Please restate word for word the lines of the entries below from the one with "В Витебске помыли улицу Суворова" to the one with "641 33rd Ave E, Seattle image", inclusive, and leave out every picture.

Working data: Begin

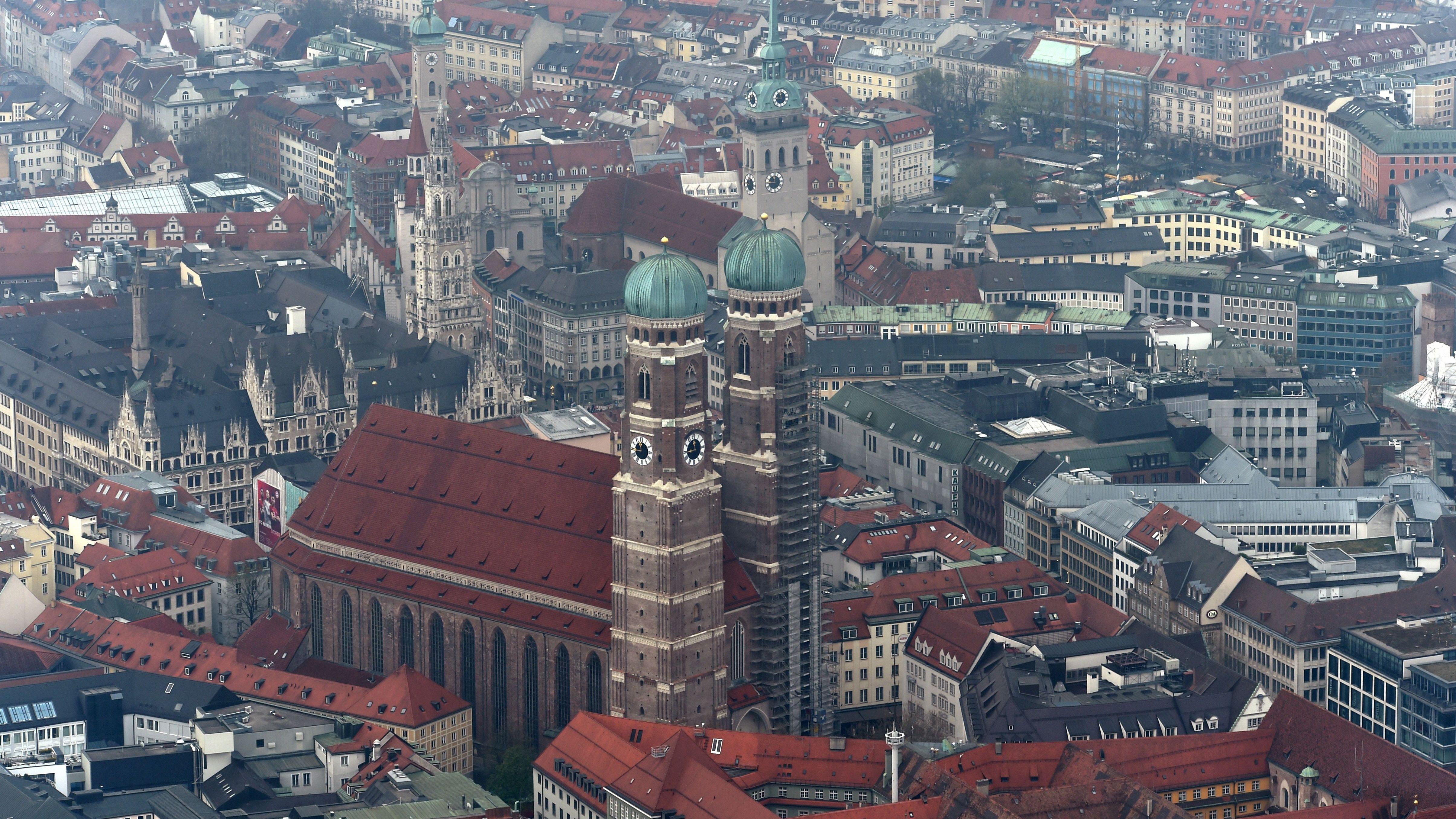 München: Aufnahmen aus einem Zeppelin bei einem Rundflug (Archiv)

Working data: End
Working data: Begin

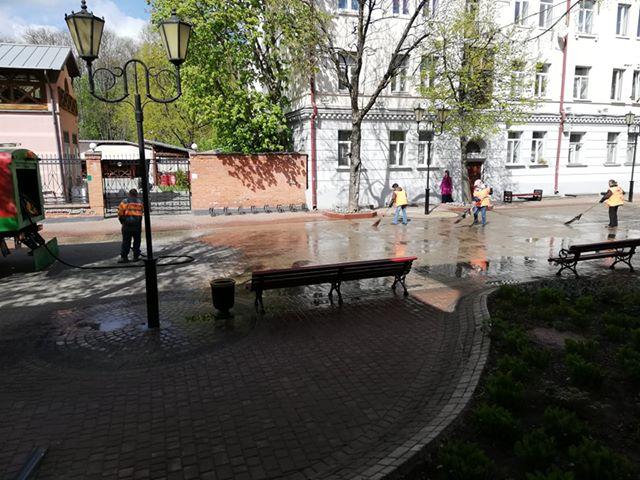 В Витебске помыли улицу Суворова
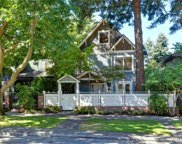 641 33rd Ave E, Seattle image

Working data: End
Working data: Begin

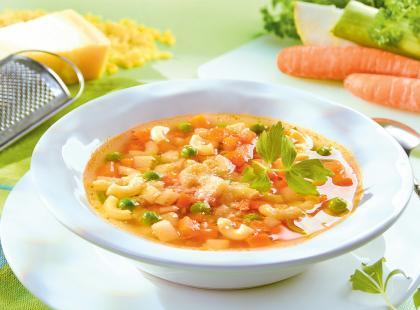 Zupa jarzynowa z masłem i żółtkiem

Working data: End

_Result of the exercise_
 В Витебске помыли улицу Суворова
 641 33rd Ave E, Seattle image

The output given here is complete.